Its there job!!! Its what they do for a living, who wants to watch some guy go in the woods for a whole season, sit on his butt and only get a few shots? Like Chaser said, I love the shows but dont take anything from them. We all know what hard work it takes especially here in Utah in getting a full limit. Im in the making of my second season now, and thats what everyone wants to see is the kill zone!!!! Duck Dynasty on the other hand, now that is just pure comedy! All I can take from those shows is there making millions, and we just watch them do it!!! Money money money to them!


----------



## M Gayler (Oct 3, 2010)

Shows like DD are great. People watch, go out and buy all kinds of equipment, then head for the marsh a few times never kill a duck. Then put all their gear on KSL so we can buy it cheap! :lol:


----------



## JuniorPre 360 (Feb 22, 2012)

I will admit I have seen a lot more duck hunters ever since the Duckmen were noticed. A lot of the times people will view hunting as an excuse to kill just for blood. A guy in my new city church ward told me during class, "I don't see the point of just killing an animal and letting it suffer just so you can have your sick fun." These tv shows are showing how fun it is and the conservation the waterfowlers do. I think hunters ruin it for everyone. Foiles and Clint Calder are two prime examples. As well as all the new guys in the marsh yelling at the kids across from them. Or the hunters that drive around, jump out of the truck, and skybust geese flying through. TV shows may give them the mentality to be the best. Then they become a tool and buy bands off ebay, or go as far as poaching banded birds just so they can have them on their lanyard. My buddy has no idea how to call a bird but his duck and goose call cost him $250. In his mind he is the best because he's got what the "pros" got. I think these TV shows have their benefits but if we CHOOSE, then yes it can ruin something good.


----------



## Mr Muleskinner (Feb 14, 2012)

+1 on MeatEater. Easily my favorite hunting show. Steve Rinella definitely gets it.


----------



## Pumpgunner (Jan 12, 2010)

Most of the network hunting shows follow a very strict formula-sponsored guy hunts private land with a private guide, kills a pile of birds, pitches his sponsor's products, goes home. Pretty much nothing to do with 90% of waterfowl hunters' experience. I wouldn't say that it's necessarily ruining hunters but I don't see how they are adding much of value to the waterfowl community, you might as well watch a commercial for a half hour.
One thing that's missing from most shows too is any amount of respect for the game. Most waterfowl shows seem to be about 3 things-stroking the host's ego, plugging the sponsor's product, and making a pile of birds.

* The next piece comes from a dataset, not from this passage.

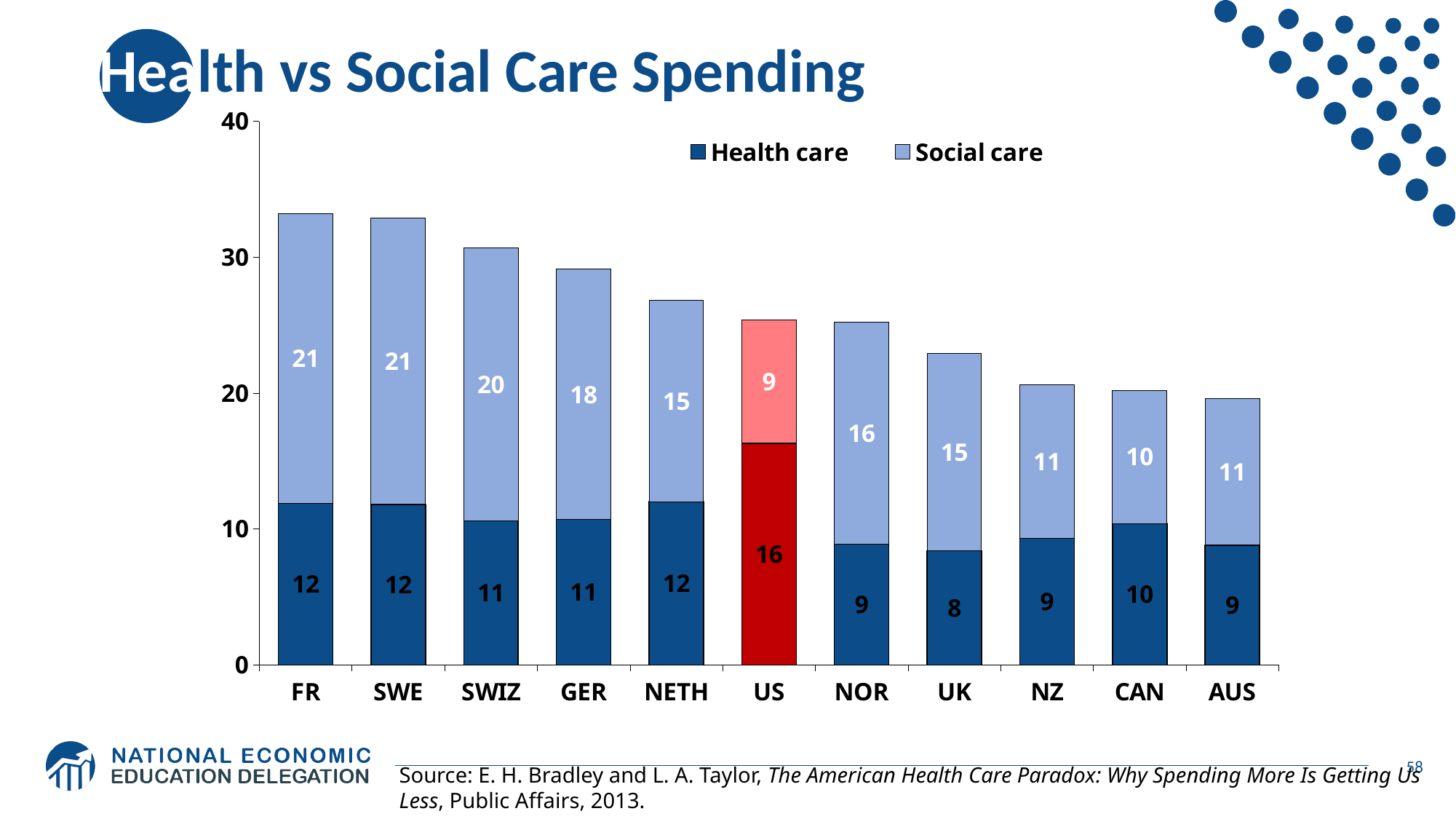
Which country has the highest Health care spending value? US What is the difference between the Social care value for Norway (NOR) and the Social care value for the US? 7 What is the Social care spending value for Germany (GER)? 18 How many series does the legend list? 2 Which country has the lowest Social care spending value? US Which is larger: the Health care value for the Netherlands (NETH) or the Health care value for Canada (CAN)? Netherlands (NETH) What is the Health care spending value for the US? 16 What is the total of the stacked bar for France (FR)? 33 How many countries are shown on the x axis? 11 Which country has the lowest Health care spending value? UK What kind of chart is shown on the slide? Stacked bar chart What is the total of the stacked bar for the UK? 23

That said, Duck Dynasty is funny as hell.


----------



## duckkillerclyde (Mar 26, 2012)

The best hunting show is duck dynasty and they don't hunt very much on it.

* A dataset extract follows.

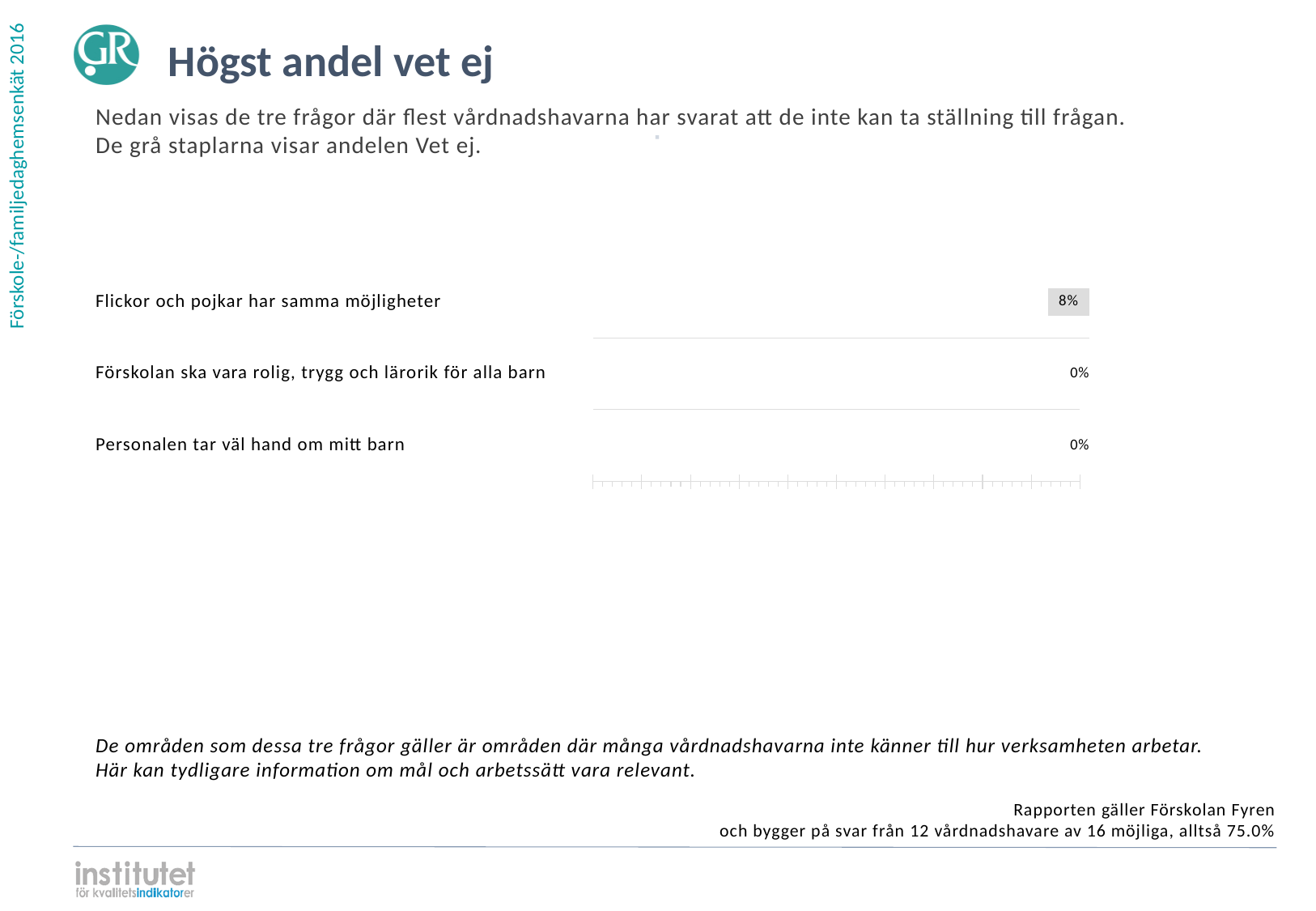
How many questions (categories) are shown in the chart? 3 What is the title of the slide containing the chart? Högst andel vet ej What colour are the bars showing the Vet ej share? Grey Which has a larger Vet ej share: "Flickor och pojkar har samma möjligheter" or "Förskolan ska vara rolig, trygg och lärorik för alla barn"? Flickor och pojkar har samma möjligheter What is the difference between the Vet ej share for "Flickor och pojkar har samma möjligheter" and for "Personalen tar väl hand om mitt barn"? 8% How many of the three questions have a Vet ej share of 0%? 2 What kind of chart is shown on the slide? Bar chart What is the Vet ej share for "Personalen tar väl hand om mitt barn"? 0% Which question has the highest Vet ej share? Flickor och pojkar har samma möjligheter What is the Vet ej share for "Flickor och pojkar har samma möjligheter"? 8% What is the Vet ej share for "Förskolan ska vara rolig, trygg och lärorik för alla barn"? 0%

watching a tv episode of duck hunting is boring.


----------



## captain (Nov 18, 2007)

I don't know that they are ruining today's hunter, but I do think it gives people a misconception of what hunting should be, especially here in Utah. I have the opportunity to take several youth and their fathers, who don't hunt waterfowl much out on waterfowl hunts every season. Many of these people have only seen the waterfowl hunts they show on TV or in movies so they expect ducks and geese to be raining from the sky. Unfortunatley in Utah that does not happen every hunt. I have taken people out on hunts where we "only Killed" 2-3 geese. They don't understand that in Utah is not Canada, and 2-3 geese in a day is pretty good.


----------



## Dave B (Oct 1, 2007)

Seriously, I can't tell you how many times I have heard people say we only got a few! Good hell at least you were able to get into some birds. Way too much emphasis on limits and not on experience. And I do think alot of this mentality is derived from the way duck hunting is marketed. Some shows are better than others but overall the picture painted more times than not is not really what the sport should be about. It's like the guys who go out and shoot 100's of spoonies just to get their duck count up, where the hell is the challenge/pride in that!!! SHAMELESS!!!


----------



## utahgolf (Sep 8, 2007)

Fowl life by far captures what its all about. band crazy guys, cool affliction style shirts, band choker necklaces, barrel stickers and carrying your shotgun like its a double barrel rifle in africa. dang thats cool and portrays an awesome image to the public and young waterfowlers!


----------